Home > Star Bright(24)

Star Bright(24)
Author: Staci Hart

I looked around the room at their version of normal, considering my original angle to this article—a puff piece about disparaging socialites and the vanity of youth, but I’d realized it was more than what it seemed, as most things were. There was a sense of family about them, the root of Stella’s betrayal. And I felt that tingling, that sense of belonging, even though I was the traitor who’d betrayed them.

I shrugged the thought away. “What the fuck is normal anyway?”

She offered a small laugh. “If you figure it out, let me know.”

“Deal.”

We listened to Atticus play for a minute, and I marveled at his skill in ashing his smoke without interrupting the song.

“What about you?” she asked. “You fit in just as well as anyone—you’re an artist, same as Atticus and half the people here.”

“I dunno—I don’t really think of it as art. Just another medium for transferring a feeling. A moment. To share that moment with someone else.”

“How is that not art?”

“Art implies intent. It suggests some preparation or a message. A plan. But I never have a plan. I just shoot what I see and hope whoever sees it understands what I felt when I took it.”

“Will you show me?”

“You want to see?”

“I want to know if I understand what you felt. I want to feel it too,” she said simply.

“I’ll show you with one condition.”

“What’s that?”

“You’ll let me photograph you.”

She chuckled. “Me? Why would you want to photograph me?”

I leaned back so I could lay a sober look on her. “Aside from you being the most beautiful thing I’ve ever seen? I want to show you what I see, and I want to know if you understand that too.”

Her cheeks flushed, her eyes both bright and heavy. “How could I say no to that?” she answered quietly, tossing the phrase back at me.

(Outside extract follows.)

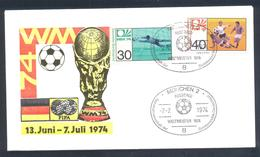 Germany 1974 Cover: Football Fussball Soccer Calcio: FIFA World Cup; Germany Champion Weltmaister Cancellation - Fußball-Weltmeisterschaft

“Guess you can’t,” I said. And I kissed her to sign the deal.

 

 

12

 

 

Nothing But You

 

 

STELLA

 

 

It was sometime after midnight when we said our goodbyes and hopped on Levi’s bike to speed toward Hell’s Kitchen. He was warm and solid in the circle of my arms, my body latched to his from my chin to my knees. Every move he made, I made with him. Every muscle that shifted, I felt contract and release—his abs when we turned, his thighs when he switched gears. When his hand was free, it hooked my thigh, strong and hot against the chill of the rushing air. And I wished I didn’t have on his helmet, if only to nestle my cheek in the valley between his shoulder blades.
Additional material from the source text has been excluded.